Summary The impact of human leucocyte antigen (HLA) incompatibility between donor and recipient on graft‐ versus ‐host disease (GVHD) and graft failure after reduced‐intensity conditioning stem cell transplantation (RICT) remains to be elucidated. We retrospectively analysed outcome in 341 patients who underwent RICT from related donors for haematological malignancies. The overall cumulative incidence of grade II–IV acute GVHD (aGVHD) was 40% for all subjects; 39% in recipients with HLA‐matched donors, 44% in those with one‐locus‐mismatched donors, and 50% in those with two‐ to three‐loci‐mismatched donors. In a Cox regression model adjusted for potential confounders, the tendency for grade II–IV aGVHD ( P  = 0·01), chronic GVHD (cGVHD) ( P  = 0·05) and graft failure ( P  = 0·033) increased with HLA disparity. Use of peripheral blood grafts instead of marrow was a risk factor for cGVHD. Use of antithymocyte globulin was associated with reduced aGVHD and cGVHD. Overall survival (OS) in recipients of two‐ to three‐loci‐mismatched RICT at 2 years (18%) was significantly worse than that in patients who received one‐locus‐mismatched RICT (51%) and HLA‐matched RICT (48%) ( P  < 0·0001).

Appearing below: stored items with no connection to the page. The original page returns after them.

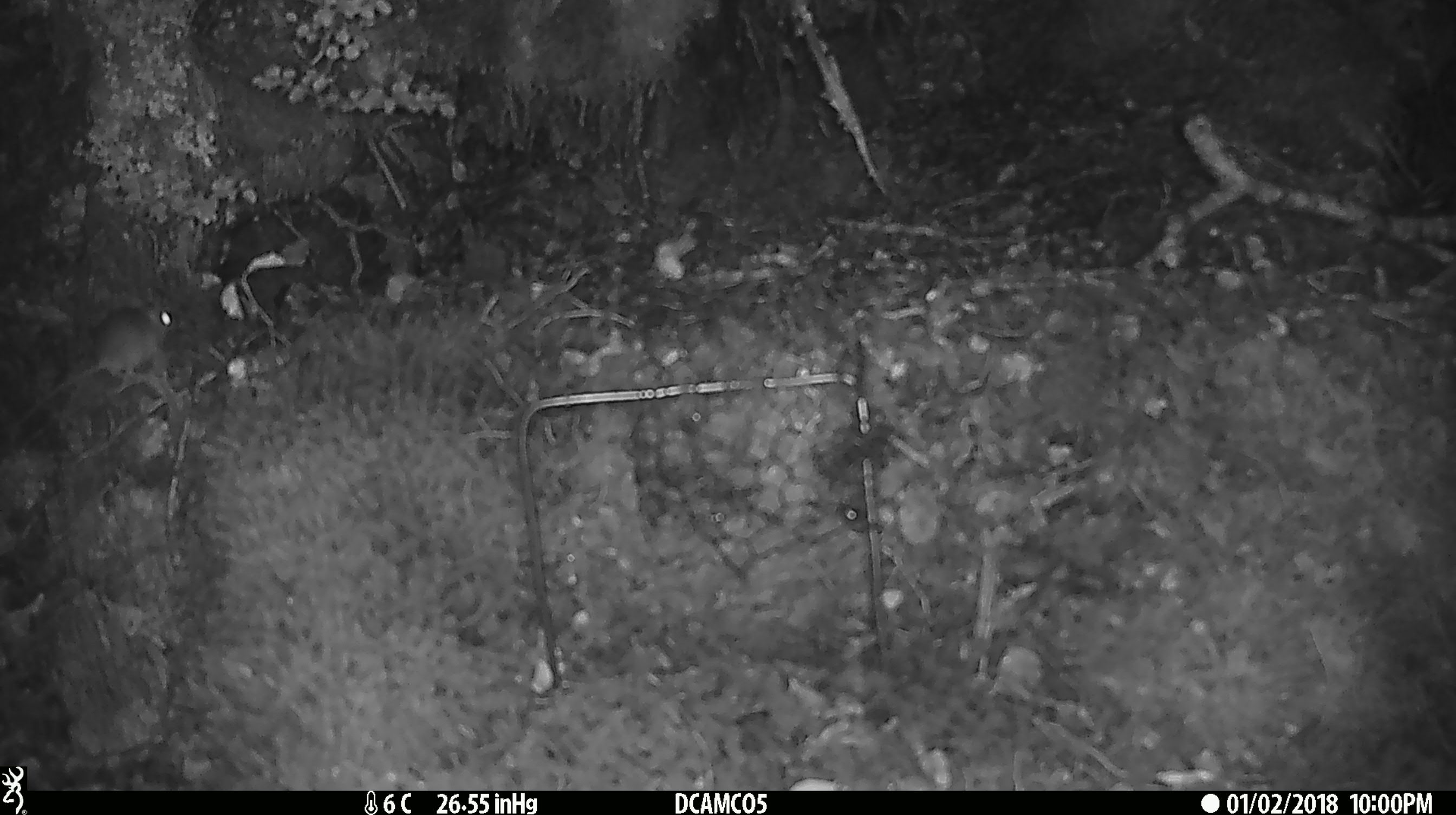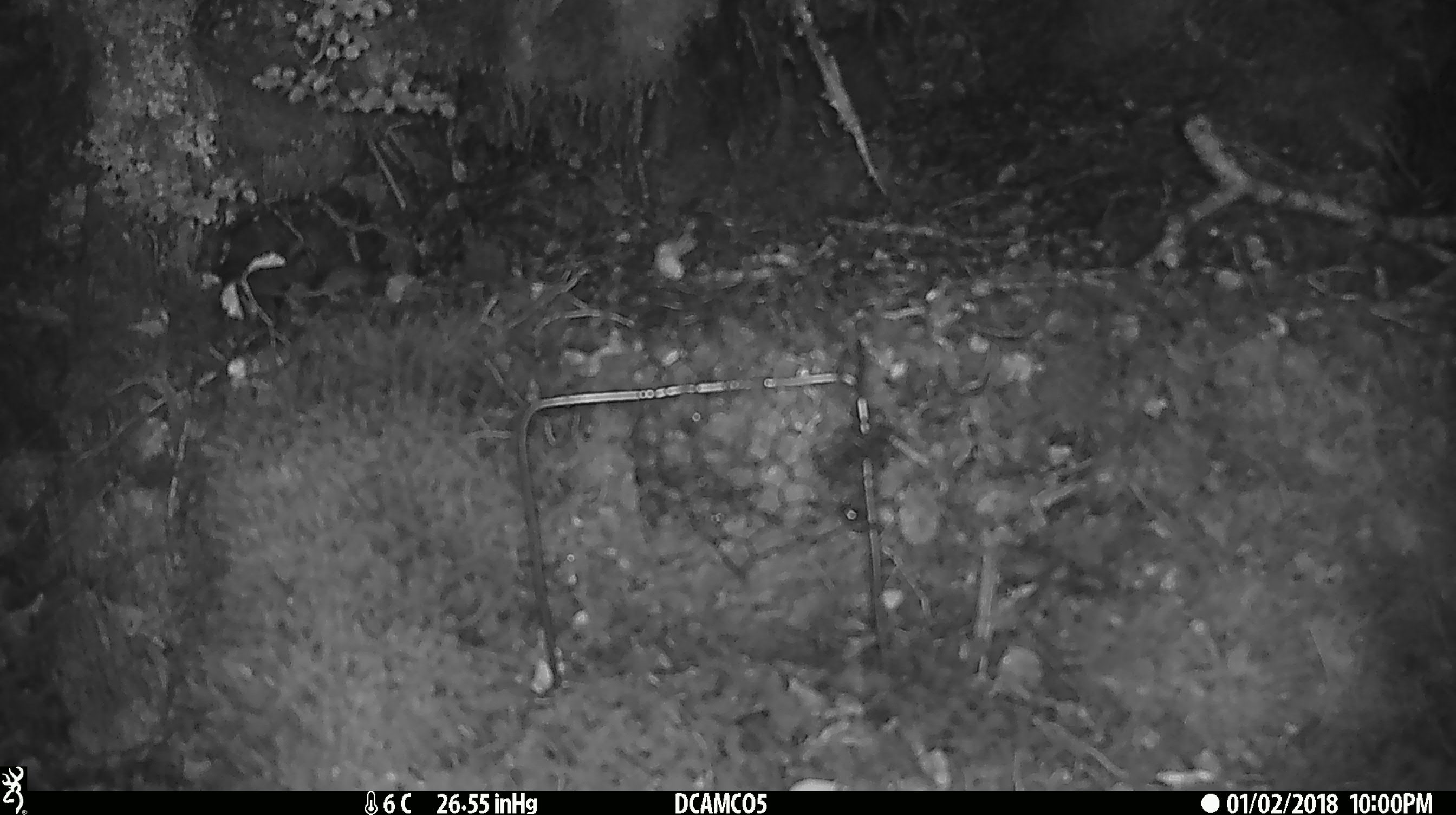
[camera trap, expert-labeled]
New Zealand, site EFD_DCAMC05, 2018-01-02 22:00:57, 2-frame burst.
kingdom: Animalia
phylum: Chordata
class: Mammalia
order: Rodentia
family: Muridae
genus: Mus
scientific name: Mus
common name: mouse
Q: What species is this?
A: Mouse (Mus).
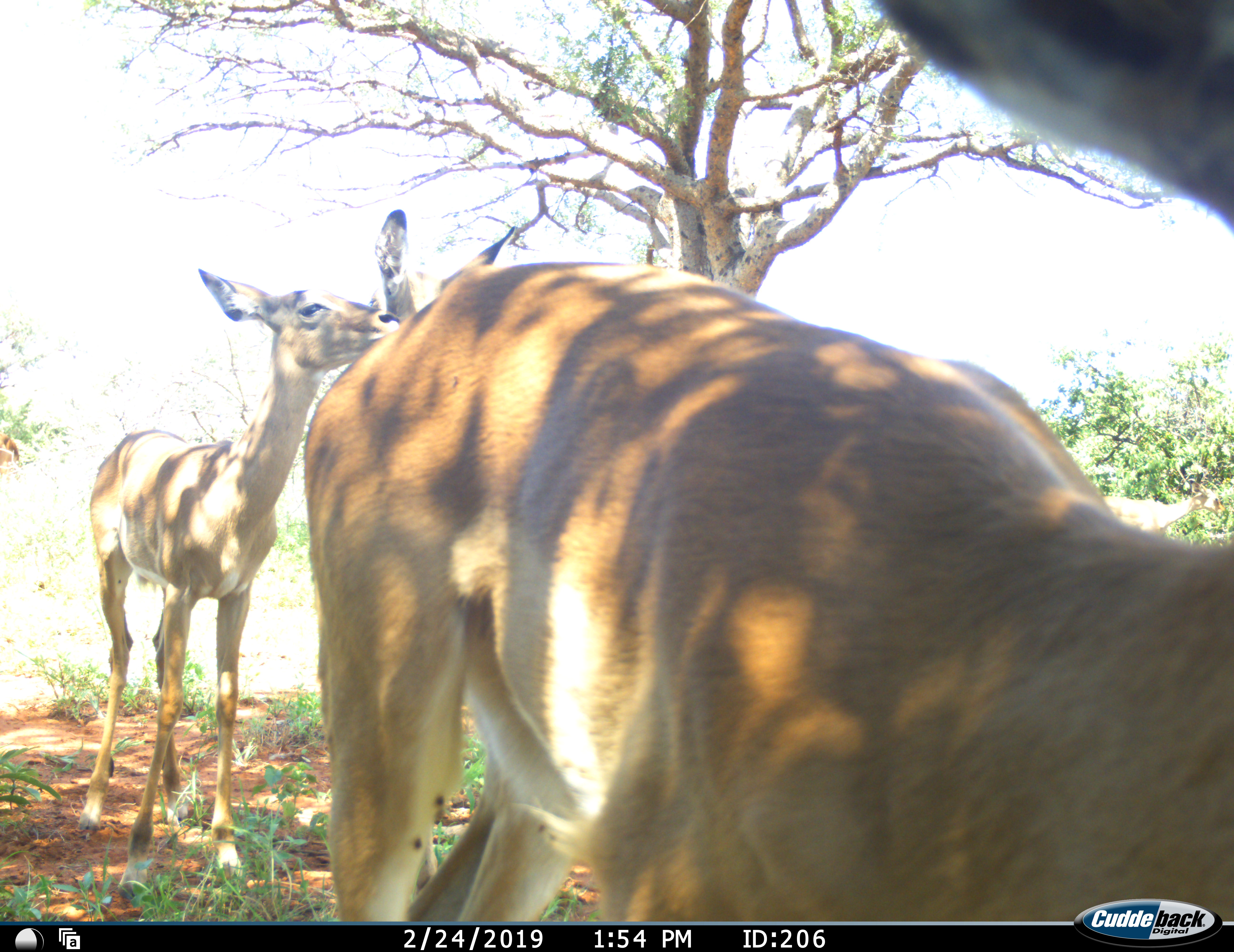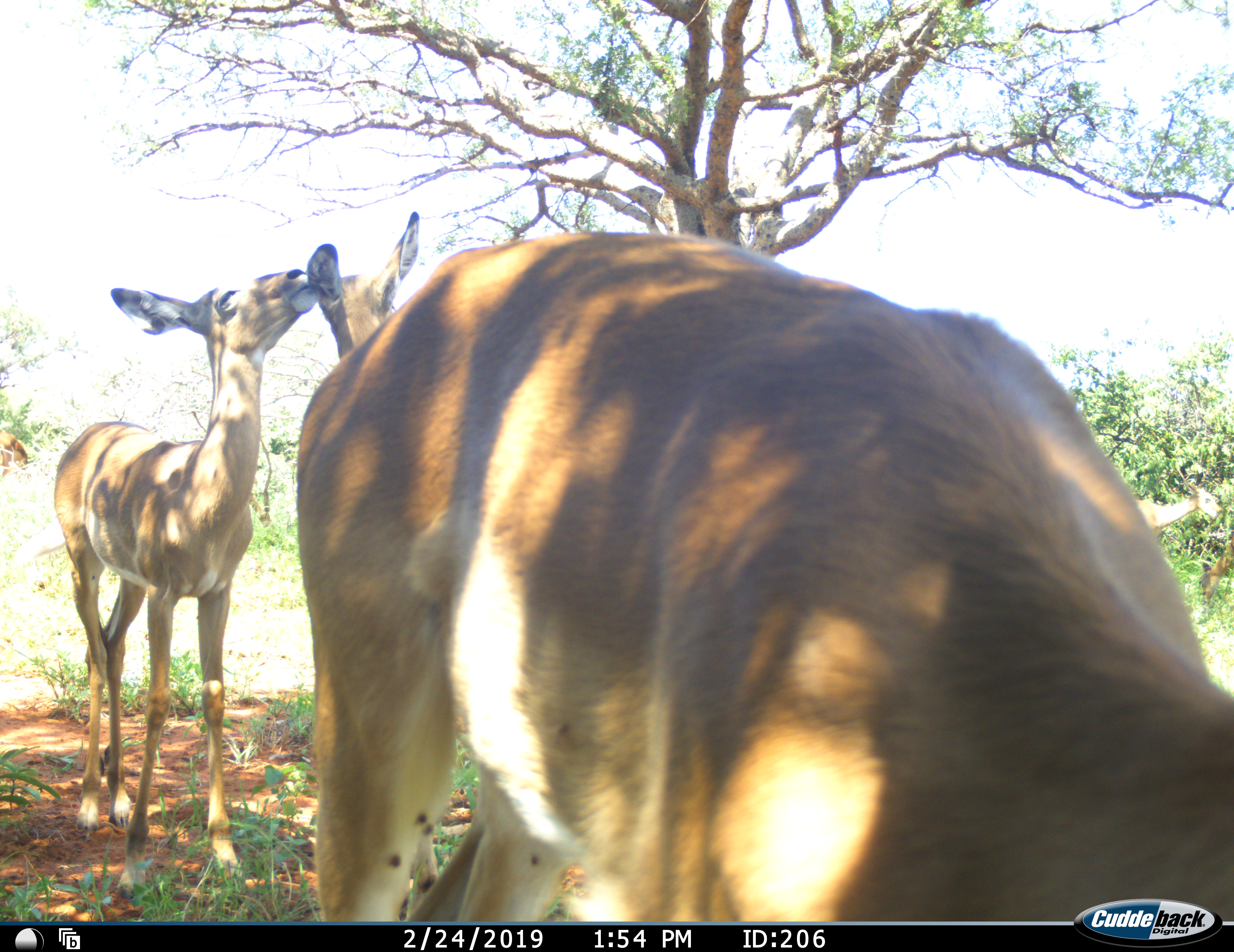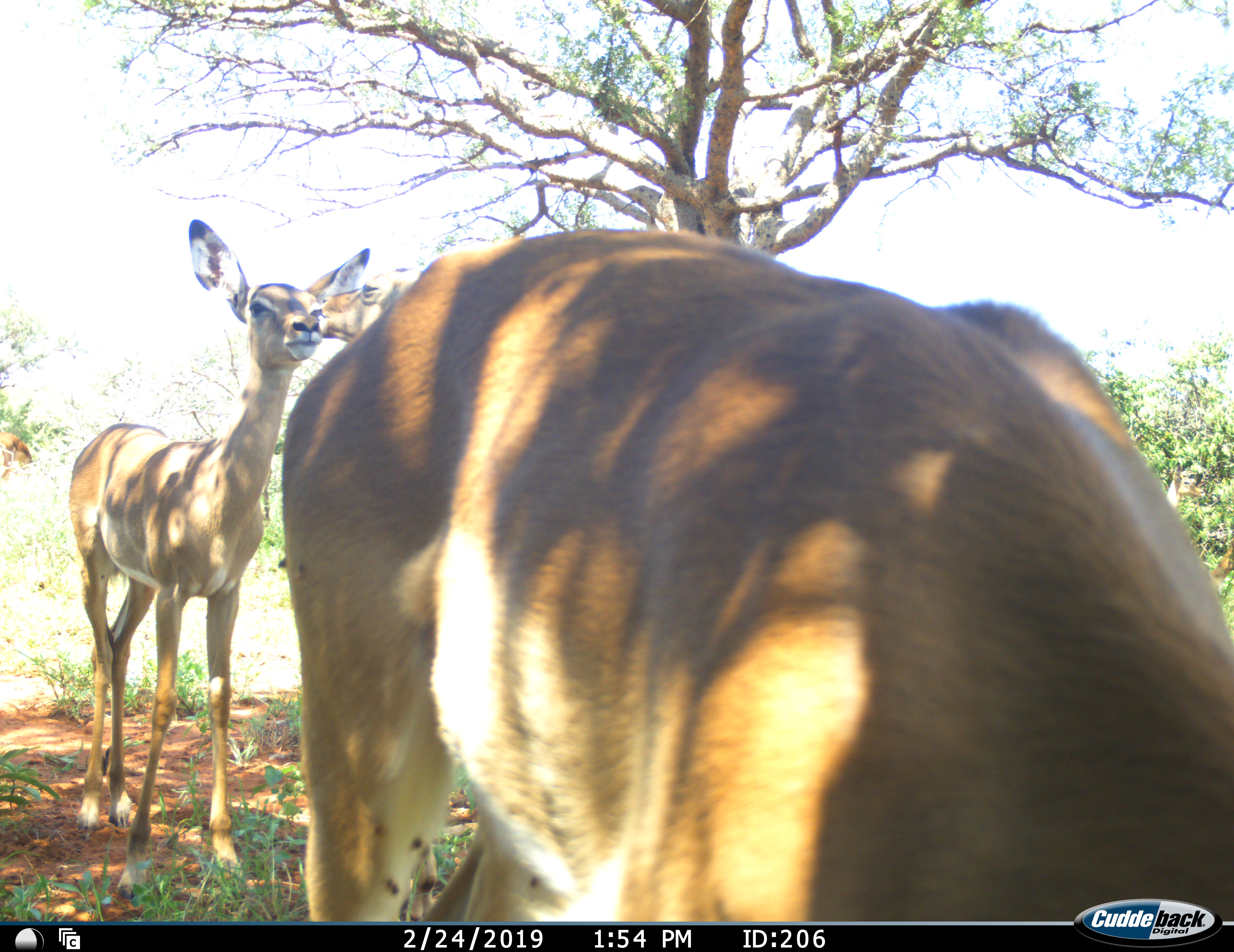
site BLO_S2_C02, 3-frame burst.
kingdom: Animalia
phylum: Chordata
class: Mammalia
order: Artiodactyla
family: Bovidae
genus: Aepyceros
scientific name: Aepyceros melampus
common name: impala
Impala (Aepyceros melampus), count 3. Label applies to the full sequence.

A two‐ to three‐loci mismatch was identified as an independent risk factor for OS ( P  < 0·001), but there was no significant difference in OS between HLA‐matched and one‐locus‐mismatched RICT. HLA incompatibility between the donor and recipient is an important risk factor for graft failure, aGVHD, cGVHD and OS after RICT. RICT from a one‐locus‐mismatched donor may represent an effective alternative approach in patients with high‐risk malignancies who lack HLA‐matched related donors.